Ketelkeuring ingebruikname

Uit tutiwiki
Naar navigatie springen Naar zoeken springen
Hoofdpagina | Ketels | Ketelkeuring

Vergunning op grond van de Stoomwet

De eerste akten van vergunning van de stoomketels van het Stoomgemaal De Tuut zijn verleent in 1918 op basis van de Stoomwet van 15 april 1896, gewijzigd bij de Wet van 22 juni 1914 en van het Stoombesluit van 1915. Om een vergunning te krijgen voor het in gebruik nemen van een stoomketel moest de ketel gekeurd en beproefd worden. Deze keuring werd verricht door de Dienst voor het Stoomwezen. De Dienst voor het Stoomwezen was een ambtelijke organisatie die toezicht hield op de uitvoering van de Stoomwet. Op 1 juni 1994 zijn de uitvoerende taken van deze dienst geprivatiseerd. De vergunning werd verleend als uit het gehouden onderzoek en de beproeving was gebleken dat aan de gestelde eisen uit het Stoombesluit en de aanvullende eisen van de Dienst voor het Stoomwezen was voldaan. In de akte van vergunning (bladzijde 24 en 25) staat vermeld:

  • De naam en de woonplaats van de gebruiker.

WAT WORDT VERWACHT
Werk het stuk over de ketelkeuring bij van "De eerste akten" tot "van de gebruiker." en zet daarin "Stoominspectie" in plaats van "Dienst voor het Stoomwezen". De records staan los van de tekst over de ketelkeuring.

Opgeslagen vermeldingen
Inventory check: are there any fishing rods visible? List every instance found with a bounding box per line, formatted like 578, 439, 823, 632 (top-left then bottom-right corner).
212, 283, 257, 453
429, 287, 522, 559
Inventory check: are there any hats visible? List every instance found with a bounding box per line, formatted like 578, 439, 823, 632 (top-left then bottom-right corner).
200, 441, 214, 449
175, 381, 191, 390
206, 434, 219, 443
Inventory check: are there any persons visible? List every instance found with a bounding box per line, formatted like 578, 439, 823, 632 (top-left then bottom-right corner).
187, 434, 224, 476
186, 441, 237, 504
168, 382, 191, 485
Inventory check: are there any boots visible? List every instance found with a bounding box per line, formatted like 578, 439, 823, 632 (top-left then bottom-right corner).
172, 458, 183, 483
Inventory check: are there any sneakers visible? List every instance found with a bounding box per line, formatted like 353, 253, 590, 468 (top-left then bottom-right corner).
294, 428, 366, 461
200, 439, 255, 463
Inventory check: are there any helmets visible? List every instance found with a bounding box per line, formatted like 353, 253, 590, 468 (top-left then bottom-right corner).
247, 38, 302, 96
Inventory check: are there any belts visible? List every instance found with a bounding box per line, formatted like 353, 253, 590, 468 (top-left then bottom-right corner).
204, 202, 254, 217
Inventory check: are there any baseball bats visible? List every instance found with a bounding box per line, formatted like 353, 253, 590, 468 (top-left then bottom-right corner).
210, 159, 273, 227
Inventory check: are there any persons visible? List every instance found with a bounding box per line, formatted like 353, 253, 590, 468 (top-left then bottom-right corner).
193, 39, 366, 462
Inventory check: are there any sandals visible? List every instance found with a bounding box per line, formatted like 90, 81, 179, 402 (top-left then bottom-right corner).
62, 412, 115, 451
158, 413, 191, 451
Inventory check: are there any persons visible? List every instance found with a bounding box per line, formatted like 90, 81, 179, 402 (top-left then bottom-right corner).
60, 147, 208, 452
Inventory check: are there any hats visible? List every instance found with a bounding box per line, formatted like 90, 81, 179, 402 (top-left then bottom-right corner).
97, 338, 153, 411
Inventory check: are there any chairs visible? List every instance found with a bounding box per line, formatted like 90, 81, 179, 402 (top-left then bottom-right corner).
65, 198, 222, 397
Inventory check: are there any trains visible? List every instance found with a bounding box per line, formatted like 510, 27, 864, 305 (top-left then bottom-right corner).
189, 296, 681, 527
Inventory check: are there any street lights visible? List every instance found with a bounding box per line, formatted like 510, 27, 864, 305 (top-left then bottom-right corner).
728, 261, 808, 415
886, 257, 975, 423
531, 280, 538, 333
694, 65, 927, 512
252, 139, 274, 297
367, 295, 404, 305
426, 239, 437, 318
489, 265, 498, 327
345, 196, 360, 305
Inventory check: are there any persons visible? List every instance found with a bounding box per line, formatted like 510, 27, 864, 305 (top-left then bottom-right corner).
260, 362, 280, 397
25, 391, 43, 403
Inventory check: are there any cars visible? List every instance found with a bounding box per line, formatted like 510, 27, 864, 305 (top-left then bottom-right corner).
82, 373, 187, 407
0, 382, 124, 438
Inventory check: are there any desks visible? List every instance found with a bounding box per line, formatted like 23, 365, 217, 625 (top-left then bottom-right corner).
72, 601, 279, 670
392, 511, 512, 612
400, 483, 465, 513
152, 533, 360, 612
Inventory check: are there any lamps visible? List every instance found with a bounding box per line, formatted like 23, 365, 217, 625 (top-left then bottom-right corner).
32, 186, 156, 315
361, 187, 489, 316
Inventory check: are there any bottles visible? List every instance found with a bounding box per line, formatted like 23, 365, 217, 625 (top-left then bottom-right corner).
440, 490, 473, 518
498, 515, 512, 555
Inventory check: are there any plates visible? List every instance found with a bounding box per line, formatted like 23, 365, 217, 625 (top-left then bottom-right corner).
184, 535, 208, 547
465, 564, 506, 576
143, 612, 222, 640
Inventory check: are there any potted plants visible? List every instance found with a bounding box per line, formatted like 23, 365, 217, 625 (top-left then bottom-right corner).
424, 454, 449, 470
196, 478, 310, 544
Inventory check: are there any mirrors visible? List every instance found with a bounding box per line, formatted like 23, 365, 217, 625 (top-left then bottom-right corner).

UITVOER HIERONDER
De eerste akten van vergunning van de stoomketels van het Stoomgemaal De Tuut zijn verleent in 1918 op basis van de Stoomwet van 15 april 1896, gewijzigd bij de Wet van 22 juni 1914 en van het Stoombesluit van 1915. Om een vergunning te krijgen voor het in gebruik nemen van een stoomketel moest de ketel gekeurd en beproefd worden. Deze keuring werd verricht door de Stoominspectie. De Stoominspectie was een ambtelijke organisatie die toezicht hield op de uitvoering van de Stoomwet. Op 1 juni 1994 zijn de uitvoerende taken van deze dienst geprivatiseerd. De vergunning werd verleend als uit het gehouden onderzoek en de beproeving was gebleken dat aan de gestelde eisen uit het Stoombesluit en de aanvullende eisen van de Stoominspectie was voldaan. In de akte van vergunning (bladzijde 24 en 25) staat vermeld:

  • De naam en de woonplaats van de gebruiker.